I binged Hank Green’s A Beautifully Foolish Endeavor yesterday and it is, let me tell you, just fantastic. I don’t plan on writing a longer review because I didn’t really write any notes. I didn’t want to take notes. Not because it was bad, but because I didn’t want to peel my eyes away from the page for the short seconds it’d take for me to grab my pen and notebook. I was too engrossed to want to do anything but live in its pages for however long it’d let me. So, no review—but maybe that ardor could stand in place of one.

But aside from just being human, well-written, and the right mix of cynical and optimistic, it is also just an eminently and endlessly quotable book. There are quotes here that I plan on using when I talk about machine learning in my upcoming data science class. Quotes that just stabbed me in the chest with self-recognition (cough cough Miranda being a workaholic cough cough). And then there are quotes that make me feel that Green is one of the few science fiction authors who actually understand the sociology and psychology of being a practicing scientist (which, ya know, SciShow and his M.S.—so it makes sense). But then there’s this quote near the end of the book that so perfectly described being a survey researcher that it made me laugh out loud:

[We wanted to] dive dep into our survey responses. Except there were just too many…no matter how we filtered, there just wasn’t a good way.

April and I were griping about this around the black marble countertop in the kitchen when Carl came in and overheard us.
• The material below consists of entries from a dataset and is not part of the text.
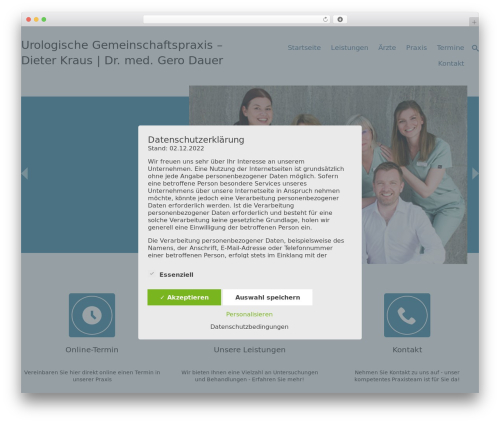 Meet My Team (meet-my-team) free WordPress plugin - xn--urologiekln-zfb.de Meet My Team (meet-my-team) free WordPress plugin - xn--urologiekln-zfb.de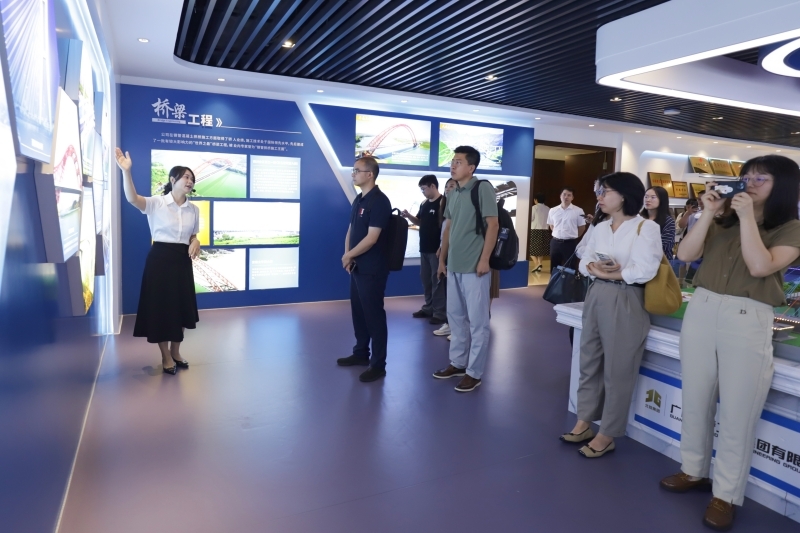 J9集团-国际站最新官网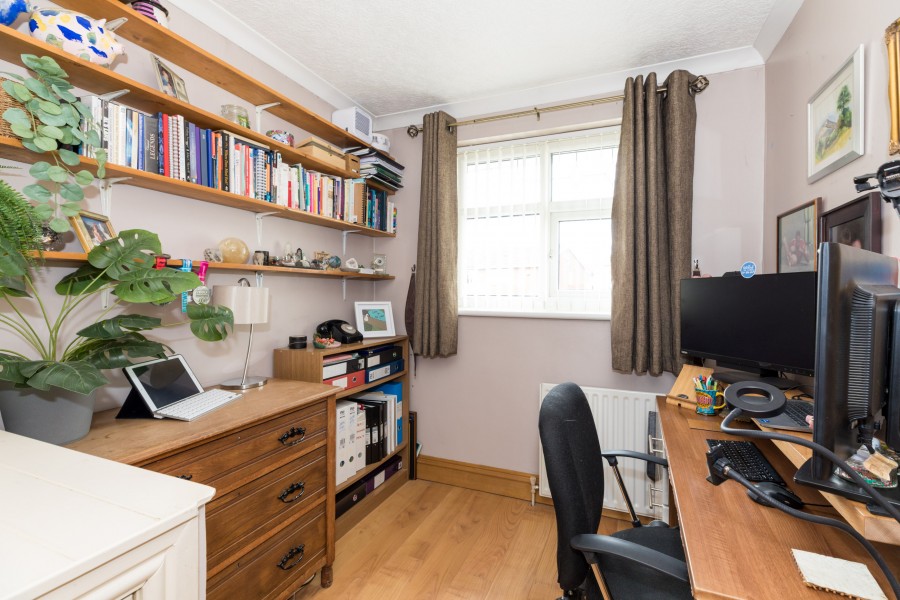 Images for Longbrook, Shevington, WN6 8DB
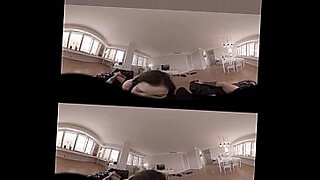 naughty pov sex tape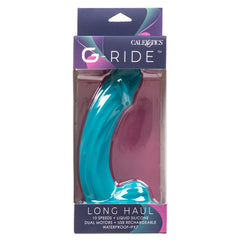 G-RIDE LONG HAUL - BLUE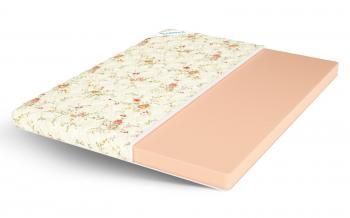 ТОППЕР LONAX LX 10 90 см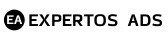 Expertos Ads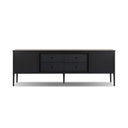 Verity Dawn Media Console - Default Title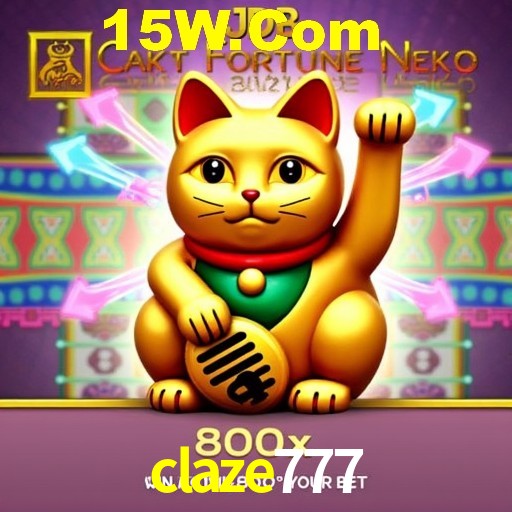 Descubra a Magia dos Jogos de Arcade no claze777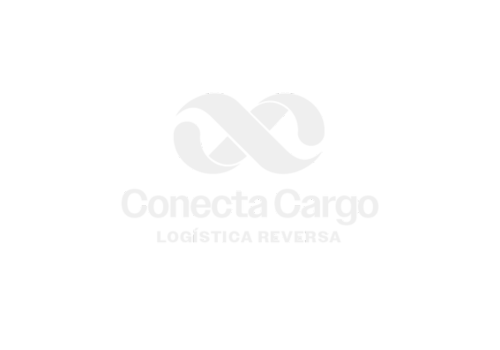 CONECTA CARGO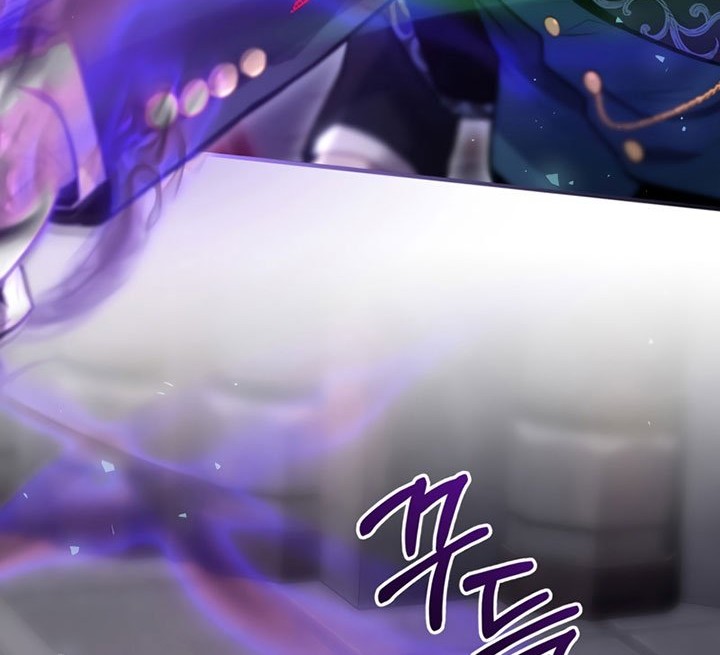 Ending Maker Chapter 31 - Halaman 51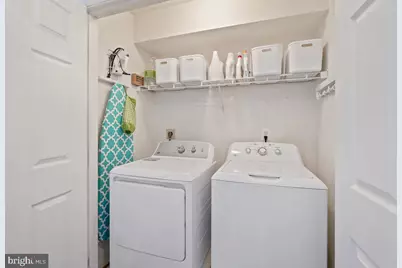 47507 Coldspring Pl, Potomac Falls, VA 20165 - Photo 25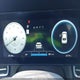 KMHLM4DG8RU697919 2024 Hyundai Elantra Sel auction photo thumbnail 7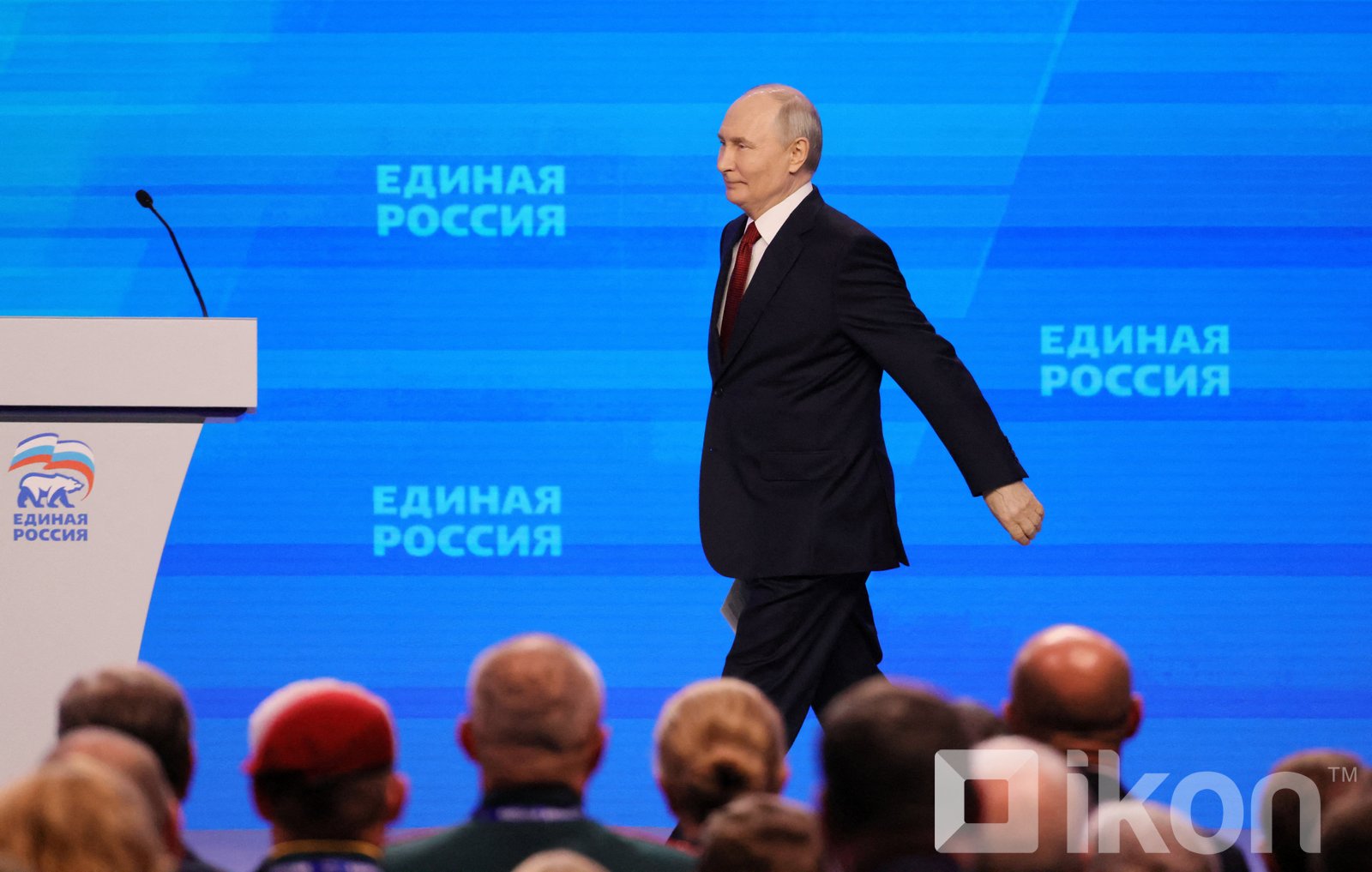 зураг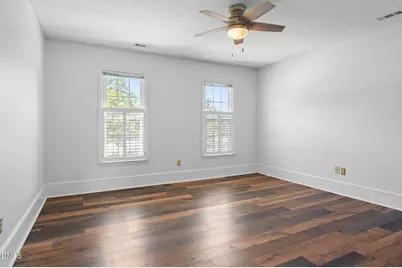 7000 Scarlett Lane, Garner, NC 27529 - Photo 33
“Just do a search,” Carl said.

“The searches take forever and we don’t know what to search for,” April replied. “It’s just a bunch of dumb data. Most of the useful stuff is in text responses, which is impossible to parse.”

I loved and loathed the reductionism of “dumb data”—mostly because it’s right. Until we data geeks make the decisions on what to model, how to model it, and how to frame and embed our results into a digestable narrative it is literally just that. Dumb data, (sometimes) intelligently collected. And also, it’s so, so spot-on to note that almost all of the really juicy stuff is in the open-ended responses where people just let you know what’s actually going on. Or at least their inwardly-biased interpretation of their messy cognitive processes—which is still super cool and really interesting!

As an example: for my dissertation, I had completely written-off games like Hearts as sociopolitically unimportant until some respondent mentioned that there are online lobbies where people use the game to chat about politics. I never would’ve learned that if I didn’t bother to read what my respondents had taken the time to write. And there have been a few papers that make the point that we should really pay more attention to the nuance that people write in rather than (often incorrectly) discretizing them on the basis of hardline, ex ante coding rules.

I’m envious that April and Maya had an alien superintelligence to parse through all of that data and get to all the juicy bits. Sure we have NLP and algorithims for market segmentation—but do they come from a near-omniscient monkey? Didn’t think so.